Recognize this consistently. "You served" is true regardless of how it ended. Many OTH veterans aren't told this by family; they're told some version of "well, it didn't really count."
It counted.
8. Don't let other family members shame them
Some family members of OTH veterans are themselves carrying shame — embarrassed about how the service ended, telling other relatives a sanitized version, treating the OTH as a family secret.
If you can be the family member who treats the situation matter-of-factly, you reduce the shame burden. Talk about the veteran's service openly. Don't lie about the discharge characterization to other relatives. Don't perform a different version of the family.
9. Connect them to other OTH veterans
Other veterans who navigated bad paper and came out the other side are often the most credible sources. Some organizations specifically support OTH veterans:
- Veterans Legal Services Clinics at law schools (many specifically work on upgrades)
- NVLSP (National Veterans Legal Services Program)
- Stateside Legal (statesidelegal.org)
- Some Vet Centers are particularly experienced with OTH veterans
A veteran who upgraded their own discharge and now helps others is one of the most powerful presences a struggling OTH veteran can encounter.
When the bad paper covers something hard
Some OTH discharges cover situations the family isn't prepared to discuss easily:
- Drug use or sales
- Violence
- Theft or fraud
- Sexual misconduct (alleged or actual)
- Suicide attempts that were treated as misconduct
- AWOL related to crisis at home
If the underlying conduct is something you find genuinely difficult to accept, you have your own work to do. You can:
- Engage with your own emotional response (therapy, talking to other family, journaling)

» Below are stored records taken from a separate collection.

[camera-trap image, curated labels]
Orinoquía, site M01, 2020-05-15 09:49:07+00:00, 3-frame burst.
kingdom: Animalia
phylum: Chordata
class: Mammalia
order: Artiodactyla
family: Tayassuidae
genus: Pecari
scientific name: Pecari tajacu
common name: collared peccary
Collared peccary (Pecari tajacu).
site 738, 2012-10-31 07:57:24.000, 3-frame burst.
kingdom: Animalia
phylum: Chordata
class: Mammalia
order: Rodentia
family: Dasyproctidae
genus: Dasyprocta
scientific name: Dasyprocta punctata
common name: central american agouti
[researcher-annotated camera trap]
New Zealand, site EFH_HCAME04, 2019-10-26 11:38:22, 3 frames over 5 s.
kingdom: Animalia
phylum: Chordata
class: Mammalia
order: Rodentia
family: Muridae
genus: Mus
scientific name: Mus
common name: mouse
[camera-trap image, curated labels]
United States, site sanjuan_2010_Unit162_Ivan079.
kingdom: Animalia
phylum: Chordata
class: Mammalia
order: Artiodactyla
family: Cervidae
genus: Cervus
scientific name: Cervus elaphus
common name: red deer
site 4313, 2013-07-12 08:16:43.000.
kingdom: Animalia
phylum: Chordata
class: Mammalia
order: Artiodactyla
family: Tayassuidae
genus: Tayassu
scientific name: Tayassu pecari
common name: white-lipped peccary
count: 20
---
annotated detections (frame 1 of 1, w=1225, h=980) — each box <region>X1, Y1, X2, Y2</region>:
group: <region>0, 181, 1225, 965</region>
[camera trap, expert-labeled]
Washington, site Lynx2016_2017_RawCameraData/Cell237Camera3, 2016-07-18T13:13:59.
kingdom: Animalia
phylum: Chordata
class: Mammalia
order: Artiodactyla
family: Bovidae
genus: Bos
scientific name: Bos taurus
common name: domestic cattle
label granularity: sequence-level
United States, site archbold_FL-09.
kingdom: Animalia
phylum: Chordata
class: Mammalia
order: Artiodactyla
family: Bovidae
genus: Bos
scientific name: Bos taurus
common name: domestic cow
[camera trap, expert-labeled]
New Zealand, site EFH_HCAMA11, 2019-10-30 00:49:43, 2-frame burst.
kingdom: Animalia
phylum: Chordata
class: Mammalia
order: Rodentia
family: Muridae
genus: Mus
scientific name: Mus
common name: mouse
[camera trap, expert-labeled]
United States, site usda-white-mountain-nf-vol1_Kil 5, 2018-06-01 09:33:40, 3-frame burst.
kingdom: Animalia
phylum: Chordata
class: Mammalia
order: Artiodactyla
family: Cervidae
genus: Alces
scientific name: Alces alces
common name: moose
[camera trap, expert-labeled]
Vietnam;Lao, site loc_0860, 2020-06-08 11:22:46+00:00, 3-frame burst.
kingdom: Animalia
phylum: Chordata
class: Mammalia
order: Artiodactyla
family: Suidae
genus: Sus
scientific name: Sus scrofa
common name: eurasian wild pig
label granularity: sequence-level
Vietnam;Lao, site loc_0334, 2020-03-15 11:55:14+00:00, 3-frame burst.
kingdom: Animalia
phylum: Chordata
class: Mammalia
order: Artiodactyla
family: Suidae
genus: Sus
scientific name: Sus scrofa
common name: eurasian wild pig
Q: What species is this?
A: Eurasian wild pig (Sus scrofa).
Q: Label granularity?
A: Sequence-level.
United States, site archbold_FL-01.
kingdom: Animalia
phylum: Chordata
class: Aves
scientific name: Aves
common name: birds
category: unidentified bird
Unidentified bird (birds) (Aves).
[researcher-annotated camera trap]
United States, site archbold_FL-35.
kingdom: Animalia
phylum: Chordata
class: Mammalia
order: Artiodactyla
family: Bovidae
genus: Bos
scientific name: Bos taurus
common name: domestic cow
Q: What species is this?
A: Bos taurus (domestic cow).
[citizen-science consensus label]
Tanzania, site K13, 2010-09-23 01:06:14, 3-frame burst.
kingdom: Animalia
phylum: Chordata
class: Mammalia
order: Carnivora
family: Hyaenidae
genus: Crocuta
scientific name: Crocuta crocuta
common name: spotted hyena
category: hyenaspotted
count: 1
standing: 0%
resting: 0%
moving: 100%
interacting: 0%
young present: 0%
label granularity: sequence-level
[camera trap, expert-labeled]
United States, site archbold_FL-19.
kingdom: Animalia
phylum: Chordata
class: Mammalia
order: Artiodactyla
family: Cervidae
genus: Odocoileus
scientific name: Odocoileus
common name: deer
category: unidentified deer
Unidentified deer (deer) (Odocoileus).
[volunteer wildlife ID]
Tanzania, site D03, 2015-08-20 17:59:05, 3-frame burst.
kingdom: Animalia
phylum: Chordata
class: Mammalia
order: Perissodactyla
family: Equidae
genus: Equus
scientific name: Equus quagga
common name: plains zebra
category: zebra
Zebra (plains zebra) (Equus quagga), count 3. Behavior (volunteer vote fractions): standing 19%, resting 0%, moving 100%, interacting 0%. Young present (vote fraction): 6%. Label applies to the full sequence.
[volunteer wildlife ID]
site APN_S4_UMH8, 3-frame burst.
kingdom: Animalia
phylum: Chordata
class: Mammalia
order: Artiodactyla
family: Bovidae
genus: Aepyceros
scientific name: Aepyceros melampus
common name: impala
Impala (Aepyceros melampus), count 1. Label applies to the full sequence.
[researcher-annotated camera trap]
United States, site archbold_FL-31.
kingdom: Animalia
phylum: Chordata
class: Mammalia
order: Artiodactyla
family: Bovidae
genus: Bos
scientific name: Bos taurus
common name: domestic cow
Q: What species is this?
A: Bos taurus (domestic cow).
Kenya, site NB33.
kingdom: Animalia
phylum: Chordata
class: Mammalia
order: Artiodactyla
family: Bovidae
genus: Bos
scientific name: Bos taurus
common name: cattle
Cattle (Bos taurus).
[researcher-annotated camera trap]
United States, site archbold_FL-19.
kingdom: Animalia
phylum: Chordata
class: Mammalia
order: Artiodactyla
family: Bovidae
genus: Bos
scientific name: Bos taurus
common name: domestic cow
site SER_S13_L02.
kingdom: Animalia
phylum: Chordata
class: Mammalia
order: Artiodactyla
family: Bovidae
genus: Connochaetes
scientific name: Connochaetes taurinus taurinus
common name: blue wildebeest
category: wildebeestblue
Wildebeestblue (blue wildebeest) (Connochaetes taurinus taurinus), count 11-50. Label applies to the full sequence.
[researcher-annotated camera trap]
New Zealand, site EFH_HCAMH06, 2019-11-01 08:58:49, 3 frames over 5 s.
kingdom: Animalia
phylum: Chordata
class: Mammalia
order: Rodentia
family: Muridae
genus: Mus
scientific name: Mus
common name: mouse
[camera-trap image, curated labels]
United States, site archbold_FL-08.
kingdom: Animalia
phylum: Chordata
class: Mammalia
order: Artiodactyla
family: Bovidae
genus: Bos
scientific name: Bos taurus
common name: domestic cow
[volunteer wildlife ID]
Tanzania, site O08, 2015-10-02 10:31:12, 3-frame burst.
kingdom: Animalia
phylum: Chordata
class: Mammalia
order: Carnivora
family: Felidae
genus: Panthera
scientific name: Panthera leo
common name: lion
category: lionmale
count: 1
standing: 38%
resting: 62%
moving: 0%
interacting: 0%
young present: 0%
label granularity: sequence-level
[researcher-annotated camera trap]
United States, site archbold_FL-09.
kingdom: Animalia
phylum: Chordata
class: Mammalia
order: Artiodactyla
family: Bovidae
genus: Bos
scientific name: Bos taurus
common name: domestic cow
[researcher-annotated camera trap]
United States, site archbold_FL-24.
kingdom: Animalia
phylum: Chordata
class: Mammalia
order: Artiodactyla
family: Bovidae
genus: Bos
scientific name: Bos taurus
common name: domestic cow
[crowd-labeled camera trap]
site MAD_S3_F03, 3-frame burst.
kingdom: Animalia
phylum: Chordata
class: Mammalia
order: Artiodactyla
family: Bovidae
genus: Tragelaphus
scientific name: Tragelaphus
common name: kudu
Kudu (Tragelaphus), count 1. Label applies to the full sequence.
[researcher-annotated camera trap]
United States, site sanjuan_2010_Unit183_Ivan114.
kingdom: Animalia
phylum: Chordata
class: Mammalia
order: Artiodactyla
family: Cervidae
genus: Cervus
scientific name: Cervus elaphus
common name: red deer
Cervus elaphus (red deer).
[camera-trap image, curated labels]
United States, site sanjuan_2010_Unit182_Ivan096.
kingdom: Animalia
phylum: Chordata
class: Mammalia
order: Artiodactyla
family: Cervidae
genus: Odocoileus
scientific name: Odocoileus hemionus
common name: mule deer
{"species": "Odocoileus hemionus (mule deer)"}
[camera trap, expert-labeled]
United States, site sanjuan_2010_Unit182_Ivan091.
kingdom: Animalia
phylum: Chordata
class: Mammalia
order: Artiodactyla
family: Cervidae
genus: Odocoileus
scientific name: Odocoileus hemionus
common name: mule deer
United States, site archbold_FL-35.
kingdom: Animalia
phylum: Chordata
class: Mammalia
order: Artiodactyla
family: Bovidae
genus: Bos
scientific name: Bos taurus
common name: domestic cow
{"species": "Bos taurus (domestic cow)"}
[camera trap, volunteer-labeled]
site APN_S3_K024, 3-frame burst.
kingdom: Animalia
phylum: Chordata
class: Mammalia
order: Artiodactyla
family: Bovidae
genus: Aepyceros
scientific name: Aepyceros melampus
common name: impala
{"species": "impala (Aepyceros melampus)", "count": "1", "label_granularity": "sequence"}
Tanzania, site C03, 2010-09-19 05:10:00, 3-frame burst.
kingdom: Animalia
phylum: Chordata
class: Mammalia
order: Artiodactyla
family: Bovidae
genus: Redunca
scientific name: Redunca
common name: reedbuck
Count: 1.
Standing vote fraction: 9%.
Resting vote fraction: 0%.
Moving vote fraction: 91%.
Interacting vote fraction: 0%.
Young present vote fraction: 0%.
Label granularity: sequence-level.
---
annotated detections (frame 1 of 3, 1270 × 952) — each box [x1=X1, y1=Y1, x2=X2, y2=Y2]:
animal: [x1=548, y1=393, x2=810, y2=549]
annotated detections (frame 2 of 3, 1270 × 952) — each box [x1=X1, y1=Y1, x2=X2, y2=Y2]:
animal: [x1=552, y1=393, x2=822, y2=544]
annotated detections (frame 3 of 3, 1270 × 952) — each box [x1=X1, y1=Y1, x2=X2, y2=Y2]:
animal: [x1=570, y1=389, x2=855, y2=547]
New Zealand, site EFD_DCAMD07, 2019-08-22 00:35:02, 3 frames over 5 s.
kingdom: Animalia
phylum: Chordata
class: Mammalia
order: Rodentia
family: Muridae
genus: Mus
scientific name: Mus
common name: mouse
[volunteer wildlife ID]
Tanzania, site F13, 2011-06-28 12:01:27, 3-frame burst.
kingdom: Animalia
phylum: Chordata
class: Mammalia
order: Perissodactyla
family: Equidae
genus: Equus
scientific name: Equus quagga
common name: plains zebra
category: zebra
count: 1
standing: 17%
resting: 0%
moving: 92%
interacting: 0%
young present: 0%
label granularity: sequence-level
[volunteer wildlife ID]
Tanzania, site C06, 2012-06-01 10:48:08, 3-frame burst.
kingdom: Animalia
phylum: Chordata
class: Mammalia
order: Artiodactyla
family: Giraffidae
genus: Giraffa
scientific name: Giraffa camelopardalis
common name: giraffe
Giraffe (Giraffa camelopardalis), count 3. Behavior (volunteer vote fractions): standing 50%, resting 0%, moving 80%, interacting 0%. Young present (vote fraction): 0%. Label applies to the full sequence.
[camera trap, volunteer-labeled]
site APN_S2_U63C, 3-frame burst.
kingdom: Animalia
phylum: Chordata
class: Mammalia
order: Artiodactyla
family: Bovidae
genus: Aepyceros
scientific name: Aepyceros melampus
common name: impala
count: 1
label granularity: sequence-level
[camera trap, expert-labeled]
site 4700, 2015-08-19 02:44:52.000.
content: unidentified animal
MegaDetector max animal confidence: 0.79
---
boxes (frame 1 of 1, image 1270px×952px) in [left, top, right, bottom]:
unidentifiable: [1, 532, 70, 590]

- Decide what kind of relationship you want with the veteran going forward
- Have honest conversations about the past if and when both parties are ready
- Set boundaries where appropriate
What you shouldn't do is pretend nothing happened and punish the veteran with distance. Decide either to engage with the relationship as it is, including the past, or to maintain limited contact with clarity.
What to remember
Bad paper veterans often face the most isolating version of post-service life. The shame is real, the benefits gap is real, and the family understanding gap is real.
The family who provides steady, non-shaming, informed support is rare and important. You don't have to fix the discharge. You don't have to push for upgrade. You don't even have to know all the technical details.
You do have to:
- Treat them as the person they are now
- Recognize their service across the whole arc
- Know enough to break common myths when they come up
- Watch for and support underlying mental health issues
- Not amplify the shame
- Connect them to resources when they're ready
Many OTH veterans, with time and the right support, eventually pursue upgrades, claims, and reintegration into veteran communities. The family who held steady during the long stretch when none of that was happening played a real role.
Resources: NVLSP.org, statesidelegal.org, Coaching Into Care 1-888-823-8255. Vet Centers: vetcenter.va.gov.